* [Objective] Render every line of the listing below as a numbered list, skipping blank lines and leaving out the pictures.

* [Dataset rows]

######

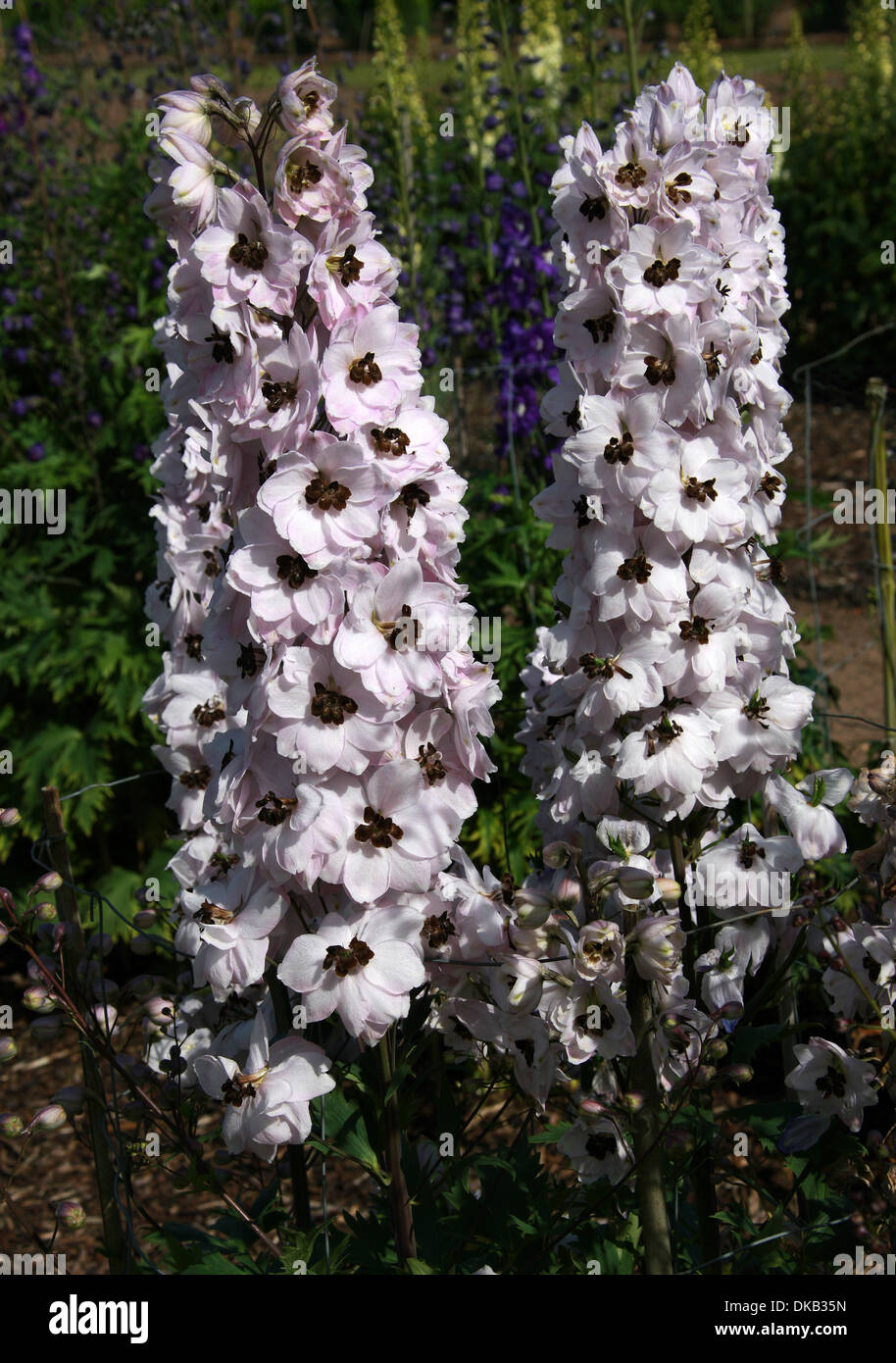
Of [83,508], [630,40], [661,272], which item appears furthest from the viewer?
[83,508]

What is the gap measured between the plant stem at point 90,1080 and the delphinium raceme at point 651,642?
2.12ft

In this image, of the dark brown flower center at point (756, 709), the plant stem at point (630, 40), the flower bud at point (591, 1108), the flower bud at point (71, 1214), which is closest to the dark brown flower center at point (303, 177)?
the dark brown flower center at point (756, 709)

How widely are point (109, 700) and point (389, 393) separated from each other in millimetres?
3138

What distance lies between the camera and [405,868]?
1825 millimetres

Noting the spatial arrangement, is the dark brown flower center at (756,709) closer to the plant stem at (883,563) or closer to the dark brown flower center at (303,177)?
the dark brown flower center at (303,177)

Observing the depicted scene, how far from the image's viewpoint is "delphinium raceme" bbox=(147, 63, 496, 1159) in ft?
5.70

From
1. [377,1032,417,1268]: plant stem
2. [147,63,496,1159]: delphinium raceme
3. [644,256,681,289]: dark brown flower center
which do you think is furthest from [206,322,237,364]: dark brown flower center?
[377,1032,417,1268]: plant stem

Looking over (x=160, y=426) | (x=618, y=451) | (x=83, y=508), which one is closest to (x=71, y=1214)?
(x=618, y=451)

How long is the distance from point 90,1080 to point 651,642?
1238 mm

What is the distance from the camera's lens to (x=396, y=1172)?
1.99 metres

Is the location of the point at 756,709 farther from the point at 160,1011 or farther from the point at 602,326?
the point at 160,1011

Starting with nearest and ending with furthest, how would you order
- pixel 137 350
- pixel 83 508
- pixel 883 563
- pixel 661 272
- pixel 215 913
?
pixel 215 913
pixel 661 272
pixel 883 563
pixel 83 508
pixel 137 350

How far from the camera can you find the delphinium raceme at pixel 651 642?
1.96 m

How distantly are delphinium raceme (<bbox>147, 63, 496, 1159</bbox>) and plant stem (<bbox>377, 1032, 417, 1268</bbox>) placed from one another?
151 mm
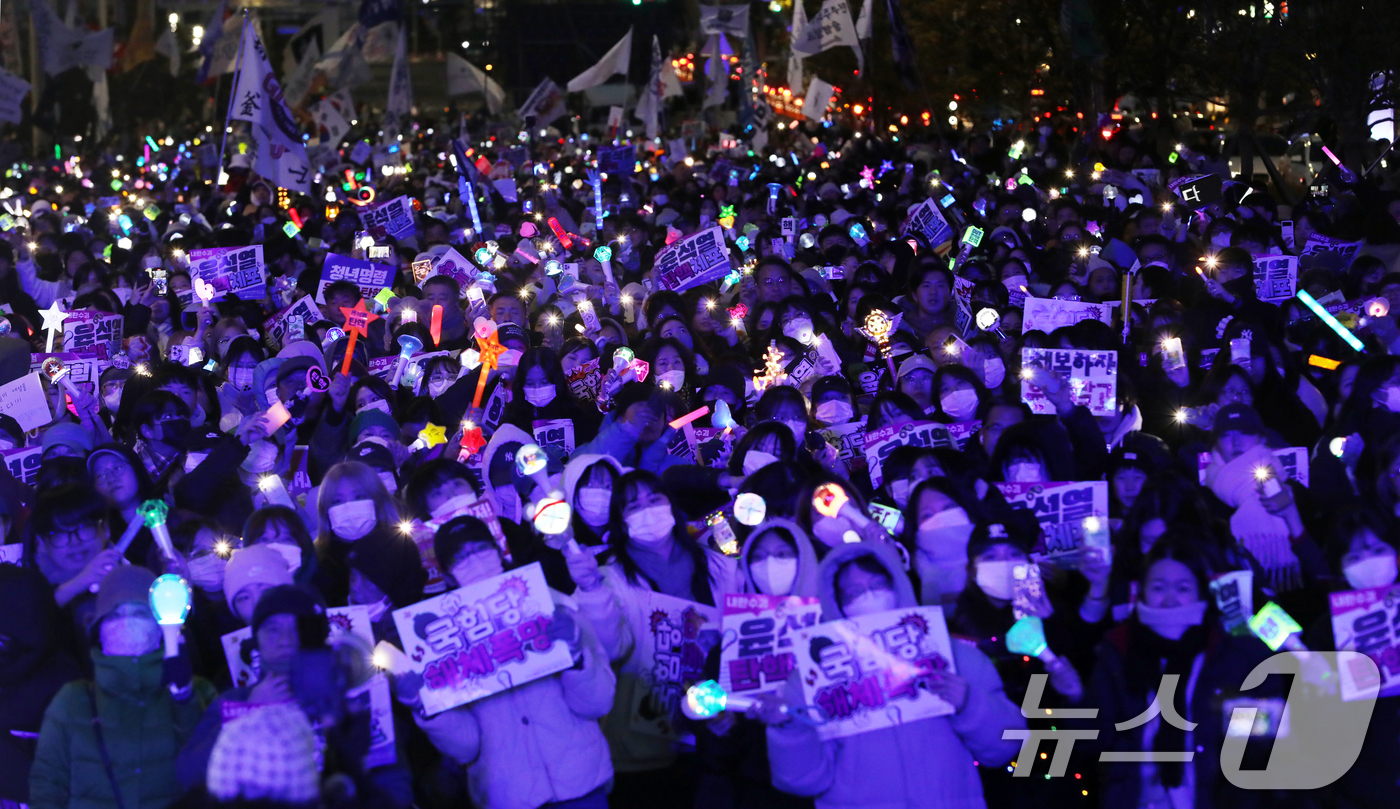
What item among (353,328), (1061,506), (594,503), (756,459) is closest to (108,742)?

######

* [Right answer]
1. Of [83,508], [630,40], [661,272], which item appears furthest from the viewer?
2. [83,508]
3. What is the gap measured between the plant stem at point 90,1080 and the delphinium raceme at point 651,642?
4. 2.12ft
5. In this image, of the dark brown flower center at point (756, 709), the plant stem at point (630, 40), the flower bud at point (591, 1108), the flower bud at point (71, 1214), which is closest to the dark brown flower center at point (303, 177)?
6. the dark brown flower center at point (756, 709)
7. How widely are point (109, 700) and point (389, 393) separated from each other in millimetres?
8. 3138
9. What distance lies between the camera and [405,868]?
10. 1825 millimetres
11. Noting the spatial arrangement, is the dark brown flower center at (756,709) closer to the plant stem at (883,563) or closer to the dark brown flower center at (303,177)?
12. the dark brown flower center at (303,177)
13. Observing the depicted scene, how far from the image's viewpoint is "delphinium raceme" bbox=(147, 63, 496, 1159) in ft?
14. 5.70
15. From
16. 1. [377,1032,417,1268]: plant stem
17. 2. [147,63,496,1159]: delphinium raceme
18. 3. [644,256,681,289]: dark brown flower center
19. which do you think is furthest from [206,322,237,364]: dark brown flower center?
20. [377,1032,417,1268]: plant stem
21. Looking over (x=160, y=426) | (x=618, y=451) | (x=83, y=508), which one is closest to (x=71, y=1214)?
22. (x=618, y=451)
23. How long is the distance from point 90,1080 to point 651,642?
24. 1238 mm
25. What is the distance from the camera's lens to (x=396, y=1172)?
26. 1.99 metres
27. Is the location of the point at 756,709 farther from the point at 160,1011 or farther from the point at 602,326?
28. the point at 160,1011
29. Starting with nearest and ending with furthest, how would you order
30. - pixel 137 350
31. - pixel 83 508
32. - pixel 883 563
33. - pixel 661 272
34. - pixel 215 913
35. ?
36. pixel 215 913
37. pixel 661 272
38. pixel 883 563
39. pixel 83 508
40. pixel 137 350
41. How far from the camera can you find the delphinium raceme at pixel 651 642?
42. 1.96 m
43. How distantly are delphinium raceme (<bbox>147, 63, 496, 1159</bbox>) and plant stem (<bbox>377, 1032, 417, 1268</bbox>) placed from one another?
44. 151 mm
45. What item among (353,328), (1061,506), (594,503), (756,459) is closest to (108,742)?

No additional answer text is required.